SOCR400: Soils and Global Change: Impacts and Solutions
The Earth system is undergoing continuous changes, which have profound impacts on soils and soil processes, as well as on the capacity of soils to support demand for food, fibre and energy. Soils and climate change are tightly linked in a series of feedback mechanisms for which understanding is critical to sustainably manage the world soils. Regenerative soil management can thus become one of the solutions to climate change and sustainable food production.
A successful student will be able to:
- Describe the main components and drivers of soil biogeochemistry
- Describe current and projected global changes, their effects on soils, and potential feedbacks.
- Understand and discuss the state-of-the art methods available for the study of soil biogeochemistry and the effects of climate and land use change on soils.

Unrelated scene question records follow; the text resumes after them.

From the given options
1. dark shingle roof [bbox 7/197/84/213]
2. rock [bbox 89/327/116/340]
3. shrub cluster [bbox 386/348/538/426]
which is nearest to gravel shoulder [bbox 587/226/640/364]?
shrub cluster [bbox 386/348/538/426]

- Use Excel to analyze data from a basic experiment and produce a data report.
- Discuss sustainable soil management options for climate change mitigation and adaptation.
- Develop and evaluate conceptual models.
- Read and synthetize scientific literature.
- Write a short scientific paper to articulate and substantiate proposed hypothesis.
SOCR670: Terrestrial Ecosystem Isotope Ecology
This course is meant to bring together students from different backgrounds who share the common interest of exploring new methods for their research. In fact, it will guide students to think “isotopically” and provide them with basic practical skills to apply isotope methods in their research. In the first part of the course, during lectures, students will learn about isotopes and isotope notation, principle of mass spectrometry and laser spectroscopy, isotope fractionation, mixing and enrichment. In parallel, during lab, students will gain experience with handling isotope data, convert from one unit into another, build and solve mass balance equations and keeling plots. This phase will terminate with a midterm exam, in the form of a short questions assignment to be taken at home, closed book. In the second part of the course, during lectures students will learn how isotopes distribute naturally in the biogeochemical cycles and will be presented with several different areas of study, with a focus on biosphere-atmosphere interactions in terrestrial ecosystems, where isotope methods can be applied. This part of the course will mainly present case studies and, in addition to the instructor lectures, guest lectures and recitations of published relevant work will be used to expose students to the state-of-the art knowledge in isotope research. During labs, students will be trained to the analyses of solid and gas samples by Isotope Ratio Mass Spectrometry (IRMS). The overall course will stimulate students to develop their ideas on how to incorporate isotope approaches in their research. This will be further achieved by the assignment, as final exam, to write a research proposal on their area of interest, where isotope methodologies are used.